“Are you asking if I saw you die before?” She nodded. “Yes. Not every time. I…” He shook his head. “You don’t want to hear about this.”
“I do. I need to know the truth so that I can see who she is. I need to know how I fight back so it doesn’t happen again,” she said.
His eyes widened. “She trapped me a little over a hundred and twenty years ago. That would have been after…the third time you—Brigitte—died. The first time, I was with Julian, but I didn’t see you. And when it happened again, we still didn’t understand that it was Armina’s curse. It wasn’t until she tricked me that I realized what she was doing. She imprisoned me for a long time just to amuse herself, and I think it would have been the fourth time when I had to see it for myself.”
“Did she always take care of me? Of her…” Scarlett shook her head. “Pretend to be family, I mean?”
He shook his head. “That was only this time. Before, she just let fate run its course for about twenty-eight years, and then she’d start circling until she found you. One time you—” His face paled. “One time she had a child. Not hers by blood, but the son of a friend who had died.”
“How did she find me—find her?” she asked. She had to stop thinking of those women as herself, even as a strange image tore through her mind, holding the hand of a little boy with black curls as they watched a mound of dirt rising over a freshly buried coffin.
“That I don’t know,” he said. “It’s tied to the spell on you.”
“And does she…did she kill her every time?”
He shook his head. “No. I think that’s how she convinces herself that she’s still got the moral high ground. Shoshanna understands much more about magic than I do, but Armina has somehow twisted fate around you. When it’s time, the magic brings calamity to you, and she never gets her hands dirty.” His eyes were downcast as he took a long drink from the bag of blood. When he spoke again, his voice was quieter.“She got even more cruel over time. The last time… You had a boyfriend, and she made me attack him,” he said. His jaw ticked, and he met her eyes with an anguished gaze. “She made me kill him. And you found him dead.”
It was strange to see his anguish, when she had no memory of this man. But she remembered what it was like to see Julian fall with Armina’s magic ripping through him, his body stiff and eyes wide open in a death stare.Some version of her had loved and lost, and had suffered enough that Kova was still haunted by it.
“Why?” she whispered. “What does that have to do with Julian?”
“She wanted to see if she could make you hunt him down. A few weeks after his death, she swooped into your life to comfort you and tell you that what you’d experienced was real, and that she could help you find the man who did it,” Kova said. “It was?—”
“So she killed him just to see what would happen?” she said incredulously.
“When you took the bait, she tried to make me train you to hunt. I refused, so she locked me in the basement for nearly a year and starved me out. When she finally let me out, it was to protect her from Julian when he came looking for her, and then again to bring you back when it was over,” Kova said.
Her throat closed off as tears spilled over her cheeks. “You tried so hard for me.”
“I did for you what I couldn’t do for Lucia. I wanted—” His voice broke, and he clamped his lips shut as he stared intently at his hands. Her heart pounded as they sat together. Though they did not speak, the pain echoing in the room was deafening. “What else do you want to know?”
“I want to know if you’ll be okay,” she said.
His eyes lifted. “All of this, and you’re worried about me? I’m fine.”
“What about Lucia? Are you going to see her?”
His lips parted, and there was a strange pulse of light, his dark eyes going red. “I don’t know if I can. All these years gave me so much time to think. Lucia’s not like me. She’s gentle and sweet. Never hurt anyone, not even by accident. I always thought it was strange that she loved me, even then.”
“And you think you don’t deserve her?” Scarlett asked.
His eyes lifted to her, and he simply smiled.
“I think you’re full of shit,” she said sharply. His brows arched. “And I think you should let Lucia decide if you’re good enough for her, instead of treating her like some delicate creature who doesn’t have the capacity to make her own decisions.”

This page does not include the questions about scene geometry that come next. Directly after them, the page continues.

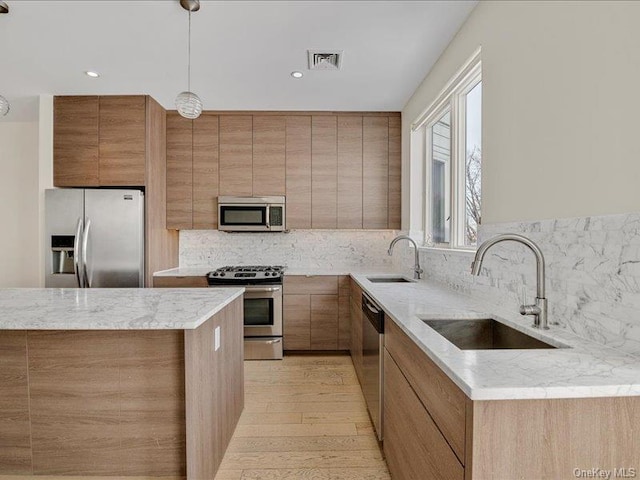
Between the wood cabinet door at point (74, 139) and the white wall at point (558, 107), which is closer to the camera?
the white wall at point (558, 107)

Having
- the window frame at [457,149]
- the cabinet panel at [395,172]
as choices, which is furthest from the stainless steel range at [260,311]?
the window frame at [457,149]

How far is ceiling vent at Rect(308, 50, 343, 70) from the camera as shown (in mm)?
2596

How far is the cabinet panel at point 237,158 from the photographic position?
3.90 meters

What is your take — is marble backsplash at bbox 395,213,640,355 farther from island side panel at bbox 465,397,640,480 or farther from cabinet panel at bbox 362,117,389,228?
cabinet panel at bbox 362,117,389,228

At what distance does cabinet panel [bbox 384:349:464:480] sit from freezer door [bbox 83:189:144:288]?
2.70m

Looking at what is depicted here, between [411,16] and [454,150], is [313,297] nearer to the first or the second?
[454,150]

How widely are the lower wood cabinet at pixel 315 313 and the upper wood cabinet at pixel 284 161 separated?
0.68 metres

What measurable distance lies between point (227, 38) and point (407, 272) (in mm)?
2603

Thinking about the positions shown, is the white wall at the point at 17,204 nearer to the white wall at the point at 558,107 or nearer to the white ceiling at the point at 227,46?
the white ceiling at the point at 227,46

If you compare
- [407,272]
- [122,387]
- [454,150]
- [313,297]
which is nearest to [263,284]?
[313,297]

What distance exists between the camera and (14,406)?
168 cm

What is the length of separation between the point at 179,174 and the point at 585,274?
379cm

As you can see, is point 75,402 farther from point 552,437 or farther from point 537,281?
point 537,281

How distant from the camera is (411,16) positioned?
2.17 metres
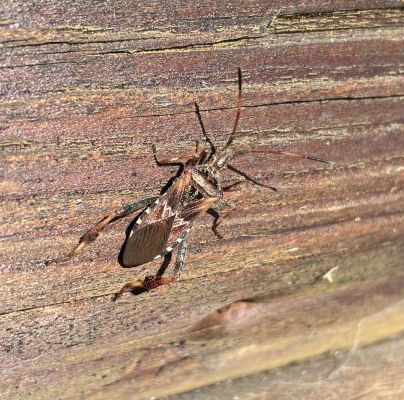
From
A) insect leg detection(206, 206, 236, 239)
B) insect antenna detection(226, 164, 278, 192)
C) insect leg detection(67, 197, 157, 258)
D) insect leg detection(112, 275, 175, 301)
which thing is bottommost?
insect leg detection(112, 275, 175, 301)

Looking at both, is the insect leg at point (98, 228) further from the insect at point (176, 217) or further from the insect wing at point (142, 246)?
the insect wing at point (142, 246)

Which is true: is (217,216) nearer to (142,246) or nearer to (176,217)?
(142,246)

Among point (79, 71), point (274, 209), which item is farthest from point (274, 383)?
point (79, 71)

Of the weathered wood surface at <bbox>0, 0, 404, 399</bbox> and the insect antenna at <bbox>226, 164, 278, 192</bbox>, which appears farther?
the insect antenna at <bbox>226, 164, 278, 192</bbox>

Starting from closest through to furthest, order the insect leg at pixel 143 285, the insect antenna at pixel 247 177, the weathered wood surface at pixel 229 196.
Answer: the weathered wood surface at pixel 229 196, the insect leg at pixel 143 285, the insect antenna at pixel 247 177

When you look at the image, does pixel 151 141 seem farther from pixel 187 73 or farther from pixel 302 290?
pixel 302 290

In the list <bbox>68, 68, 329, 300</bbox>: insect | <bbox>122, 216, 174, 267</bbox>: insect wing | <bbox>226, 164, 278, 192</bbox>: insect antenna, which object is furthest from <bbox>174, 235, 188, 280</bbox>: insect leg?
<bbox>226, 164, 278, 192</bbox>: insect antenna

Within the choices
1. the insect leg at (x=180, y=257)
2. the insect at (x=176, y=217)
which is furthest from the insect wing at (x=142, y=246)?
the insect leg at (x=180, y=257)

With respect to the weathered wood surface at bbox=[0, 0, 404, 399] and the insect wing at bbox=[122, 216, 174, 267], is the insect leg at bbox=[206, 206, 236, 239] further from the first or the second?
the insect wing at bbox=[122, 216, 174, 267]
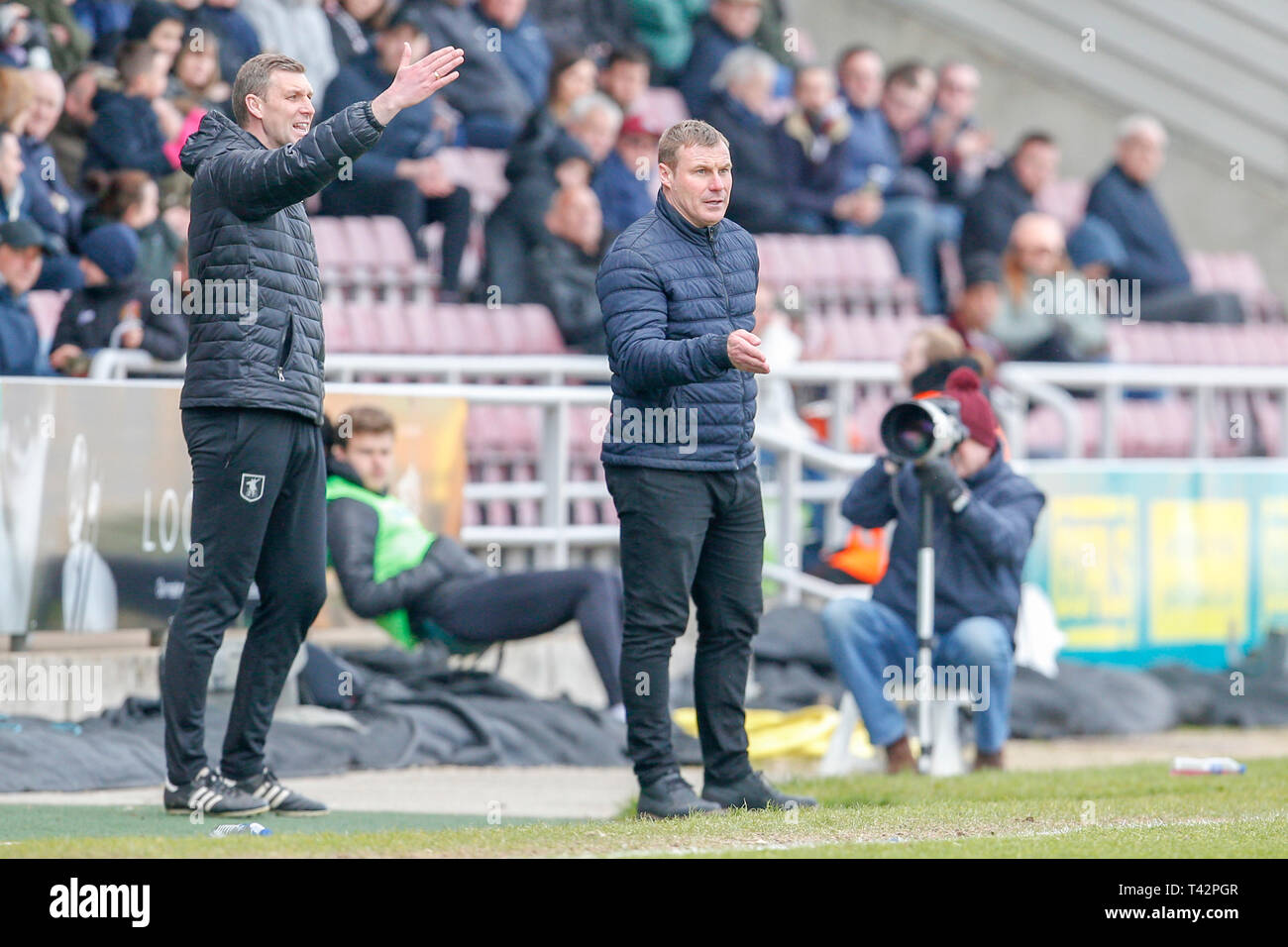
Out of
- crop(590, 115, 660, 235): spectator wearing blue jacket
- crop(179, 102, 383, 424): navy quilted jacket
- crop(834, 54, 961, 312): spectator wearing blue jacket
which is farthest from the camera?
crop(834, 54, 961, 312): spectator wearing blue jacket

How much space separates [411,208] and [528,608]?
A: 4.23m

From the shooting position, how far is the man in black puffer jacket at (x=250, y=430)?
254 inches

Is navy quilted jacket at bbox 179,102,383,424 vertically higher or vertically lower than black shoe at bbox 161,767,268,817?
higher

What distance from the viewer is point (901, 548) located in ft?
30.0

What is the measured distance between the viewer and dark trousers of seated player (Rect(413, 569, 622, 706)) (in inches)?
360

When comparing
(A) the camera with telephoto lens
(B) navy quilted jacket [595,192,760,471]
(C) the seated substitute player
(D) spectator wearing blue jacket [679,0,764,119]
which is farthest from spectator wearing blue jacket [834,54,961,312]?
(B) navy quilted jacket [595,192,760,471]

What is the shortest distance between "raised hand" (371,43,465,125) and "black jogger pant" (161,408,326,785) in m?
0.99

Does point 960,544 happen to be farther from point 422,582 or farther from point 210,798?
point 210,798

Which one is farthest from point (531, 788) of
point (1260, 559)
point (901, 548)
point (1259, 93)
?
point (1259, 93)

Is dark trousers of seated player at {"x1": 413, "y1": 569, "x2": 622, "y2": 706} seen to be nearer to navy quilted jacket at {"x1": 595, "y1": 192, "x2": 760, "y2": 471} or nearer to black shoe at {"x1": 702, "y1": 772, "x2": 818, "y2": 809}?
black shoe at {"x1": 702, "y1": 772, "x2": 818, "y2": 809}

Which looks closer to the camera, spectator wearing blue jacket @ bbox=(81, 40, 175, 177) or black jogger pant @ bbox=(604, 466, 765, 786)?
black jogger pant @ bbox=(604, 466, 765, 786)

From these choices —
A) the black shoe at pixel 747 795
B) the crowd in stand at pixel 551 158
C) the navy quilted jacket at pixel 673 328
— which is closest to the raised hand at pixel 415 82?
the navy quilted jacket at pixel 673 328
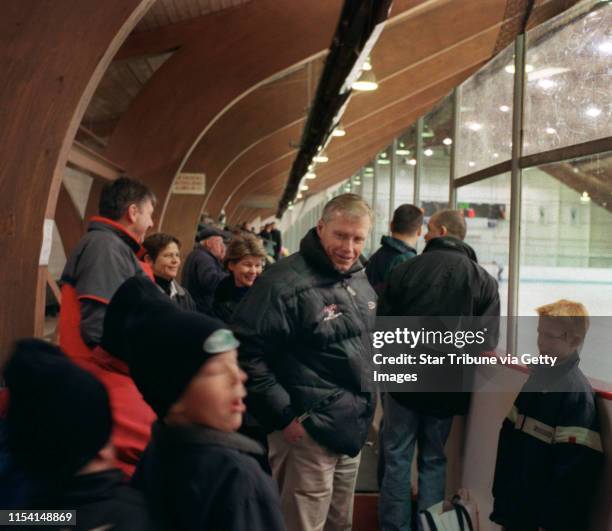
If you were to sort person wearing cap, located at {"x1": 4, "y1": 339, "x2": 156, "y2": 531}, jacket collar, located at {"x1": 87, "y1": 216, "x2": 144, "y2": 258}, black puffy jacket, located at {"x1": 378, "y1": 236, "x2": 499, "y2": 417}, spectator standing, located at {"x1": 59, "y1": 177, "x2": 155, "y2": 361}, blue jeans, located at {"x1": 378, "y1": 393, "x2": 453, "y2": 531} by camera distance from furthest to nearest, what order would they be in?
blue jeans, located at {"x1": 378, "y1": 393, "x2": 453, "y2": 531}
black puffy jacket, located at {"x1": 378, "y1": 236, "x2": 499, "y2": 417}
jacket collar, located at {"x1": 87, "y1": 216, "x2": 144, "y2": 258}
spectator standing, located at {"x1": 59, "y1": 177, "x2": 155, "y2": 361}
person wearing cap, located at {"x1": 4, "y1": 339, "x2": 156, "y2": 531}

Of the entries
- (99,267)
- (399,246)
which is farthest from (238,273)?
(99,267)

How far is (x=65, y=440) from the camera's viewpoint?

His jaw dropped. “Scarlett.”
“I’m sorry, but it’s true,” she said. “Why would you go through all of this for her and then hide when she’s finally in reach?”
“What if she hates me?” he asked.
“How could she hate you?” she said. “She knows you. I know you and I love you.”
His eyes welled over, but he scrubbed quickly at them. With a nervous laugh, he finished off the blood bag. “Careful with all this. I’ll have you running laps if you keep making me look at myself this closely.” Then he slid around the table, close enough to hold her shoulders. He kissed her forehead, then lifted her chin. “I’ll try to be brave enough for Lucia. But for now, she’s safe. You aren’t. Let me focus on helping you, zaika.”
She nodded solemnly. “Okay. You think they can do it?”
“I think if those two can break a century-old binding, they’ve got a damned good chance at it,” he said.